WHAT YOU NEED TO DO: In the entries that follow, the lines from the line containing "OPEN CALLS | 9 y 10 NOVIEMBRE, 2015" up to and including the line containing "是不是西甲足球的税收是最高的，是为什么呢?" must be copied exactly, with pictures omitted.
◆ ◆ ◆ ◆ ◆
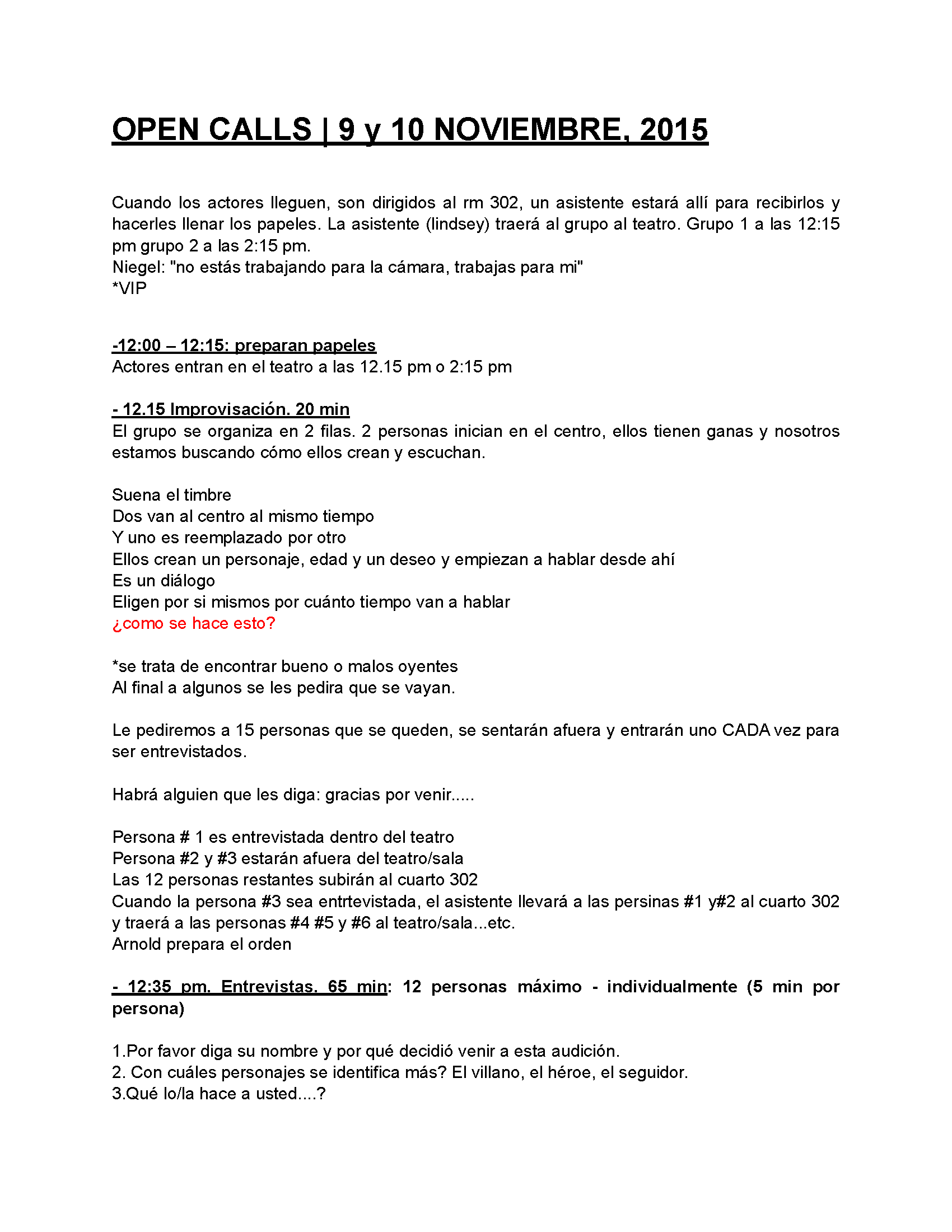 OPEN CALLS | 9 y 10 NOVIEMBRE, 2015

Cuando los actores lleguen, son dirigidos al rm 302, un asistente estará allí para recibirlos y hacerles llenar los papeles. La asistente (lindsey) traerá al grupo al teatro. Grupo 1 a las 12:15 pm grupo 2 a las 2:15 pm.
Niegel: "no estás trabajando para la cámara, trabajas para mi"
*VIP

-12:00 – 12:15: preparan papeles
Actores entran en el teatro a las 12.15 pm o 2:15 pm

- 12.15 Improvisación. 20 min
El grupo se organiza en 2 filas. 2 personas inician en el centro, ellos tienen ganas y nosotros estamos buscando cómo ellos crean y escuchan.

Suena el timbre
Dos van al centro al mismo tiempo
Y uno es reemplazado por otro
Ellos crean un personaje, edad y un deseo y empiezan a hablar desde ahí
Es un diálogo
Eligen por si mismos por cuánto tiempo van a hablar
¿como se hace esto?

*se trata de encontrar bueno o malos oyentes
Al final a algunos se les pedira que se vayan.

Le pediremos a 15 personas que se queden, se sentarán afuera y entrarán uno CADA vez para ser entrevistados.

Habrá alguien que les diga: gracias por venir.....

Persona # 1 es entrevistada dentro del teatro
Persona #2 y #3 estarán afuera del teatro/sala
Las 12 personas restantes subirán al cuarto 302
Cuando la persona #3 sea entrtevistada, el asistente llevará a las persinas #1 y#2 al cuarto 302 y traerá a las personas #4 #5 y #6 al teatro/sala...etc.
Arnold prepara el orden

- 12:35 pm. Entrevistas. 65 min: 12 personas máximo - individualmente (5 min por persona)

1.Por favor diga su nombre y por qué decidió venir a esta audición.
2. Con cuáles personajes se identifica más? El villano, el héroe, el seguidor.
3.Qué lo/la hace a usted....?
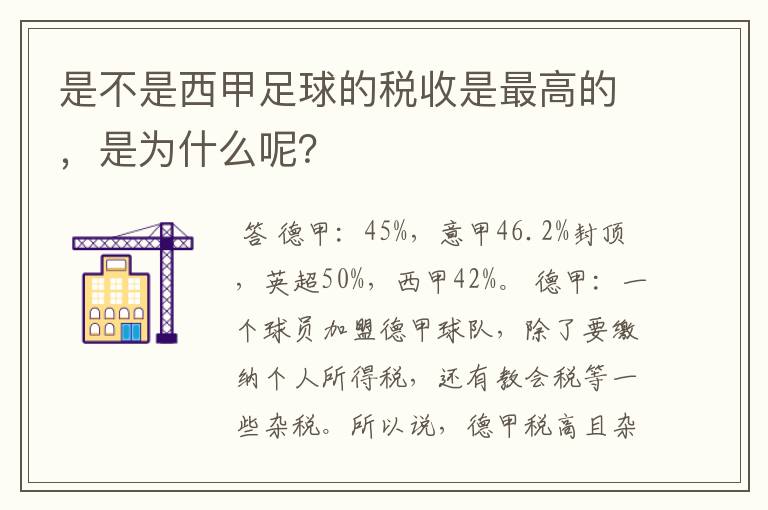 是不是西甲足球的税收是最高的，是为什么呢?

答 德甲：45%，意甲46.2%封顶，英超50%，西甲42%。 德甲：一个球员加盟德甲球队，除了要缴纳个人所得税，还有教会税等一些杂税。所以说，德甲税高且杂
◆ ◆ ◆ ◆ ◆
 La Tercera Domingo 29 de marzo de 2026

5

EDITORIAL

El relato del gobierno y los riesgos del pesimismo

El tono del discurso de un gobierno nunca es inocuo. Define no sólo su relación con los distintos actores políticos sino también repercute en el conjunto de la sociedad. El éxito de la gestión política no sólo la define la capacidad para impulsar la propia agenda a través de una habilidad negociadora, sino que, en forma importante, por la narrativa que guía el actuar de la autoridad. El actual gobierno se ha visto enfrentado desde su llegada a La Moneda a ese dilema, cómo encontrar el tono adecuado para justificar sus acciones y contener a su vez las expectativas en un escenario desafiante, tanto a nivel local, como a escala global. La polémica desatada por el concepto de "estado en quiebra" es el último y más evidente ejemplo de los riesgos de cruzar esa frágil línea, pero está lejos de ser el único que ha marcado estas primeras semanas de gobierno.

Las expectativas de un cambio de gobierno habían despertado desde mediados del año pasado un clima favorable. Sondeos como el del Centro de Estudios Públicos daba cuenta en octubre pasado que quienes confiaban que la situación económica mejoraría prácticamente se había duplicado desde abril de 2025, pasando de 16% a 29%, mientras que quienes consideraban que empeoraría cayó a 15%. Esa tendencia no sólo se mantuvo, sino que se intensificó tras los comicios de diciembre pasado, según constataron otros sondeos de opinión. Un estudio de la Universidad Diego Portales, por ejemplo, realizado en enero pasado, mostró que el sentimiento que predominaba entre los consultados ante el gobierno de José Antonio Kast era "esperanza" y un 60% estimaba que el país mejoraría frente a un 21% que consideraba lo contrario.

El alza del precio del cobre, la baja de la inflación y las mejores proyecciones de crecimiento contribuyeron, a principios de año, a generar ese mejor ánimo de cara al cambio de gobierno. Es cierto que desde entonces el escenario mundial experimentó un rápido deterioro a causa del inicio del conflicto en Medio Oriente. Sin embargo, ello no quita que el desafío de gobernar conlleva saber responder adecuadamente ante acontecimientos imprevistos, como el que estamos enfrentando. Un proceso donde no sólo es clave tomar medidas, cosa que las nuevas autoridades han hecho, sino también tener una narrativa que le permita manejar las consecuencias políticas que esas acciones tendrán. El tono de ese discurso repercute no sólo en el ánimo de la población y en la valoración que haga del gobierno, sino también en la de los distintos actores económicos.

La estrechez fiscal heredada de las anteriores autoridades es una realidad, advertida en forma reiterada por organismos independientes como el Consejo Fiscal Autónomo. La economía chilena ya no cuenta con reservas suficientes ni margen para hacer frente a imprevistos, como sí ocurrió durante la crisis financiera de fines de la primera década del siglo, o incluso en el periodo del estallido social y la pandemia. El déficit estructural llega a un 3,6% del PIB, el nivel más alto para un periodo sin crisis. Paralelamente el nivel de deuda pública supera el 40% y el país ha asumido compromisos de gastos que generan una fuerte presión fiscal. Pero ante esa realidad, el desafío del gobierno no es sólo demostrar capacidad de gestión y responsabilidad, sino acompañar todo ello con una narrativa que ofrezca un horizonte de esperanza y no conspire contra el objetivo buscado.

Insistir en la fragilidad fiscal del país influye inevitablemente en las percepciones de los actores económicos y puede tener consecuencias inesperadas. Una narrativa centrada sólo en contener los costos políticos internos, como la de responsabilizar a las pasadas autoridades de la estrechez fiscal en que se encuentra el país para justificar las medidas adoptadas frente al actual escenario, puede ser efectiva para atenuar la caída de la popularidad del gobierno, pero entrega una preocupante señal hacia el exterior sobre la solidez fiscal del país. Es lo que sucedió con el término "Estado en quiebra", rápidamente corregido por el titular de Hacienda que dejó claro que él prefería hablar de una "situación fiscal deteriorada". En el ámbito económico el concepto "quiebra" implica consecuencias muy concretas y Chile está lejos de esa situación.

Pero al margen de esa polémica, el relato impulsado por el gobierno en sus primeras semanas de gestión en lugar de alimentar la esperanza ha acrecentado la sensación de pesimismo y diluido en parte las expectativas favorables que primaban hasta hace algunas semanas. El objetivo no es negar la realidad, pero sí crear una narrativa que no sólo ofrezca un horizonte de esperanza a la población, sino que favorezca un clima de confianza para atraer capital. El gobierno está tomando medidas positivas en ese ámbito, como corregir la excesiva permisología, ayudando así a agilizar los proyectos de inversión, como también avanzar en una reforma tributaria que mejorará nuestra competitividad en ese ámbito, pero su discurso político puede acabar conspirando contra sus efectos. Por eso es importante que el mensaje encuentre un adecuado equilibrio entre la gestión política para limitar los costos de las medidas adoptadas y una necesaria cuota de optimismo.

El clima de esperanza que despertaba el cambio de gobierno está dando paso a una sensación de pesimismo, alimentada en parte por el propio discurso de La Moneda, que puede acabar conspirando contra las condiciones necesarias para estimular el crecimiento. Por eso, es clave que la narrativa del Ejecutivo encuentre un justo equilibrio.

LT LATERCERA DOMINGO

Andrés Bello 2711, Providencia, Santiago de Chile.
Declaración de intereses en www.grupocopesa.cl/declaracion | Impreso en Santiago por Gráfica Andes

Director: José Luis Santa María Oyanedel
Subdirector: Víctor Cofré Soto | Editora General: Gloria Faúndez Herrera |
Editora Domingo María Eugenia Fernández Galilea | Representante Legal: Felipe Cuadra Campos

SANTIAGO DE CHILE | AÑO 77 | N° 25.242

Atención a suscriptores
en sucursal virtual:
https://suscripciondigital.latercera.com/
◆ ◆ ◆ ◆ ◆
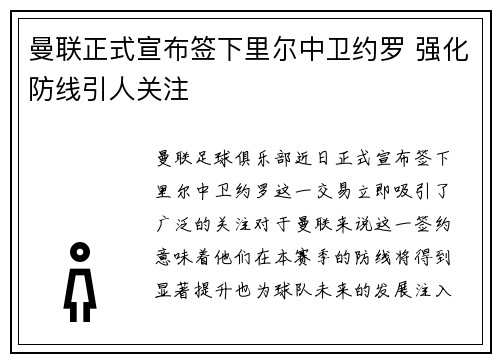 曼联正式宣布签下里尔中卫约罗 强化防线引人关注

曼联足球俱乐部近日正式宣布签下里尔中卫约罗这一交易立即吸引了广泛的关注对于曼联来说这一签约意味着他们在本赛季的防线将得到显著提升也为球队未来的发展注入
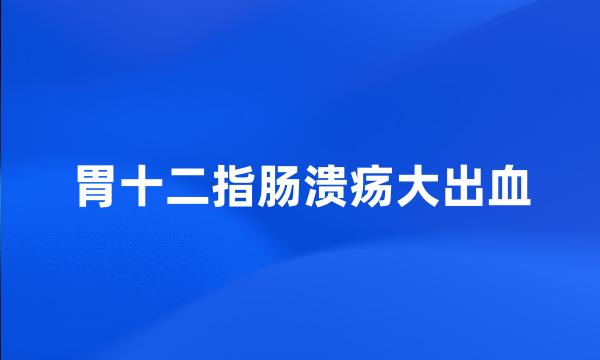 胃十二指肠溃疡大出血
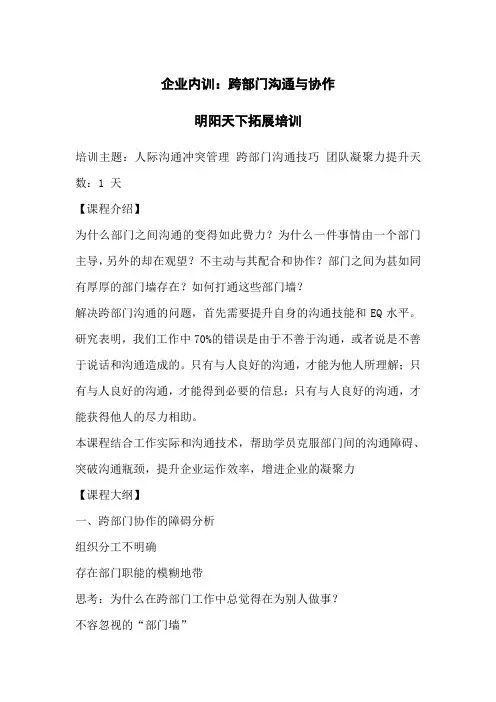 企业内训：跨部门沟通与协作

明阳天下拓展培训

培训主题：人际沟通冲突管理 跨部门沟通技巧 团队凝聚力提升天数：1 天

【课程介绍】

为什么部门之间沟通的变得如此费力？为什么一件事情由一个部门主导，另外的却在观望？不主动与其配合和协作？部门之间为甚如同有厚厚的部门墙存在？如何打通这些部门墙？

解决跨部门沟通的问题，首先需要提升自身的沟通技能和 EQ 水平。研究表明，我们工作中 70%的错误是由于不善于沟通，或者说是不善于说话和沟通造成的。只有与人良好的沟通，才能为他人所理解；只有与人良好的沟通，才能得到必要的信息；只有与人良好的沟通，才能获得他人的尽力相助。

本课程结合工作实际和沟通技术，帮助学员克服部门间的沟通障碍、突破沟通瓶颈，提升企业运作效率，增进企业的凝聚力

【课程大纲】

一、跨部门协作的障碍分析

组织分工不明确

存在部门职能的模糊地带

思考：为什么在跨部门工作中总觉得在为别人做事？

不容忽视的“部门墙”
◆ ◆ ◆ ◆ ◆
SOLUTION FOR THIS EXERCISE:
 OPEN CALLS | 9 y 10 NOVIEMBRE, 2015

Cuando los actores lleguen, son dirigidos al rm 302, un asistente estará allí para recibirlos y hacerles llenar los papeles. La asistente (lindsey) traerá al grupo al teatro. Grupo 1 a las 12:15 pm grupo 2 a las 2:15 pm.
Niegel: "no estás trabajando para la cámara, trabajas para mi"
*VIP

-12:00 – 12:15: preparan papeles
Actores entran en el teatro a las 12.15 pm o 2:15 pm

- 12.15 Improvisación. 20 min
El grupo se organiza en 2 filas. 2 personas inician en el centro, ellos tienen ganas y nosotros estamos buscando cómo ellos crean y escuchan.

Suena el timbre
Dos van al centro al mismo tiempo
Y uno es reemplazado por otro
Ellos crean un personaje, edad y un deseo y empiezan a hablar desde ahí
Es un diálogo
Eligen por si mismos por cuánto tiempo van a hablar
¿como se hace esto?

*se trata de encontrar bueno o malos oyentes
Al final a algunos se les pedira que se vayan.

Le pediremos a 15 personas que se queden, se sentarán afuera y entrarán uno CADA vez para ser entrevistados.

Habrá alguien que les diga: gracias por venir.....

Persona # 1 es entrevistada dentro del teatro
Persona #2 y #3 estarán afuera del teatro/sala
Las 12 personas restantes subirán al cuarto 302
Cuando la persona #3 sea entrtevistada, el asistente llevará a las persinas #1 y#2 al cuarto 302 y traerá a las personas #4 #5 y #6 al teatro/sala...etc.
Arnold prepara el orden

- 12:35 pm. Entrevistas. 65 min: 12 personas máximo - individualmente (5 min por persona)

1.Por favor diga su nombre y por qué decidió venir a esta audición.
2. Con cuáles personajes se identifica más? El villano, el héroe, el seguidor.
3.Qué lo/la hace a usted....?
 是不是西甲足球的税收是最高的，是为什么呢?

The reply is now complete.